白い肌にさっと紅が差し、細い眉がつり上がる。
『さあ、ですって?あなた、私を馬鹿にしているの?どうせ庶民か貴族の末席なのでしょう?私に会えただけでも光栄に思うべきなのよ?つけ上がらないでちょうだい』
『あー、はい』
リルは、頷いた。下手に反論すれば、シェリカの機嫌をもっと損ねるであろうと予想したからだ。そもそも庶民であることは事実だし、庶民が王女に会える機会なんてそうそう無いのだから、確かに光栄なことではあるのだと思った。

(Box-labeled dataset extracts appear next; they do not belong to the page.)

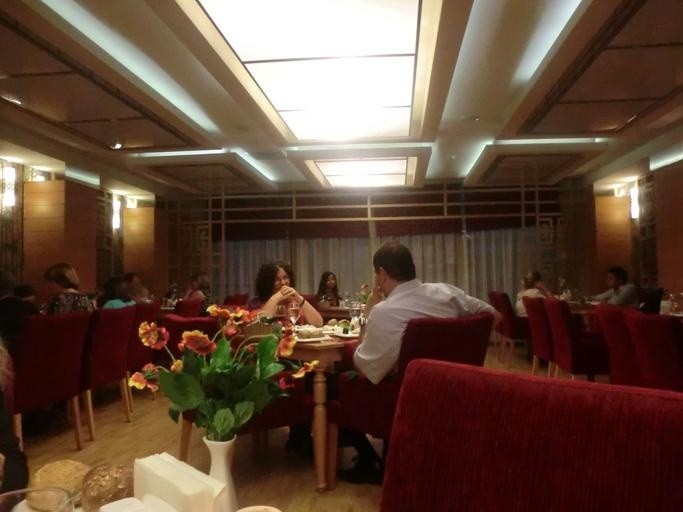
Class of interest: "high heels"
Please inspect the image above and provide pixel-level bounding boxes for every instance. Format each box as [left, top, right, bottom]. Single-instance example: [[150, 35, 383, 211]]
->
[[285, 440, 312, 460]]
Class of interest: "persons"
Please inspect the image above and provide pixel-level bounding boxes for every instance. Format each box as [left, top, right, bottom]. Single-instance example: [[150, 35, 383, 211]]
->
[[1, 340, 29, 491], [246, 262, 323, 460], [184, 272, 216, 316], [102, 278, 137, 309], [0, 271, 38, 344], [311, 271, 344, 308], [586, 266, 641, 307], [337, 243, 503, 484], [124, 272, 151, 303], [44, 262, 91, 312], [514, 270, 553, 336]]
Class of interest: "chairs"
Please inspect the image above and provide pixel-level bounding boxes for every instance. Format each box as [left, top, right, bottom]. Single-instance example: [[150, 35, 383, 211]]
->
[[11, 310, 85, 452], [326, 312, 496, 491], [543, 297, 607, 381], [298, 294, 316, 322], [498, 290, 531, 370], [376, 356, 681, 511], [594, 302, 641, 385], [80, 304, 134, 442], [230, 295, 246, 305], [223, 295, 232, 306], [521, 295, 554, 376], [127, 301, 162, 413], [175, 297, 202, 318], [488, 290, 498, 311]]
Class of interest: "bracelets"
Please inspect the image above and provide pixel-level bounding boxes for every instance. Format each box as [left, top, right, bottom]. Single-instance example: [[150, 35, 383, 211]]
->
[[358, 318, 371, 326], [298, 297, 306, 307]]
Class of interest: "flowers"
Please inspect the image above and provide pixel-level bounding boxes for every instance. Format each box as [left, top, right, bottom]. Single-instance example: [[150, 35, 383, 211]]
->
[[128, 322, 318, 439]]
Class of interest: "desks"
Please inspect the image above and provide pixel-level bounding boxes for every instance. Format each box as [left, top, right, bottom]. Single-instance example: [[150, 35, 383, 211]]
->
[[246, 324, 359, 491]]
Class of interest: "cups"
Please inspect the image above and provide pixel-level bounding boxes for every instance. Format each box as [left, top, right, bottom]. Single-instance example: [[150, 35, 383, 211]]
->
[[0, 486, 71, 511]]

その返事にシェリカが少し機嫌を直したのを見て、レオラスは話し出した。
『えーと、自己紹介も終わったみたいだし、本題に入るね。リオンのことなんだけど…』
『リオン様の…?』
シェリカが不思議そうにリルの方を見た。
シェリカは、リルがリオンと一緒に住んでいる事を知らなかった。
『リルはリオン様のなんなのですか?』
『あー、そっかーそっからかー』
レオラスが少し面倒くさそうに笑い、説明を始めた。
『…じゃあ、リルは、リオン様と一緒に、暮らして…?』
『そーゆーこと』
レオラスが答え、リルは隣で頷いた。
『…そう、なの、ですね…』
シェリカは俯き、震える声を絞り出した。と、いきなり顔を上げて、リルを睨みつける。
『では、あなたは私の恋敵ということでよろしくて?』
『……?』
『やー、ちょっと、シェリカ?』
ついていけない二人を置き去りに、シェリカは一人で燃えている。
『…まさか、恋敵がいたなんて…。っでも、私なら勝てる。リオン様を勝ち取って見せますっ』
『…まさかだけど、シェリカって、リオンに恋してるの?』
レオラスの恐る恐るの言葉に、シェリカは大きく頷いた。
『ええ。あ、お父様には秘密ですよ』
そういって恥じらうシェリカに、レオラスは天を仰いだ。
『ということでリル、これから私たちは恋敵よ。平民は嫌いだけど、リオン様が絡むなら話は別。せいぜい頑張りなさいな。ま、どうせ私が勝ちますけど。数年後、あなたは私たちの結婚式を指をくわえて見ることになるわ』
すると、今まで黙っていたリルは、ゆっくりと口を開いた。
『…シェリカ様、リオンと結婚するのですか?』
『え、ええそうよ?』
冷静なリルに、シェリカが少し気圧されたように頷く。
『無理だと思います』
リルが言うと、シェリカは眉根を寄せた。
『なぜよ。分からないでしょう?』
『あ、ちょ、ちょっと待って…』
リルが言おうとしていることを察したレオラスが止めようとするが、リルは大きな声で言い切った。
『だって、リオンはシェリカ様の叔父さんらしいですよ?この国では、親戚同士の結婚は禁止なんですよね?』
『…え?』
シェリカは驚きのあまり放心し、レオラスが頭を抱える中、リルは特に何の感慨もなく突っ立ていた。
それから、リオンが部屋に入ってきて、何故リルがいる、2人には一体何があったんだと騒ぎ、その場は一時解散となったのだった。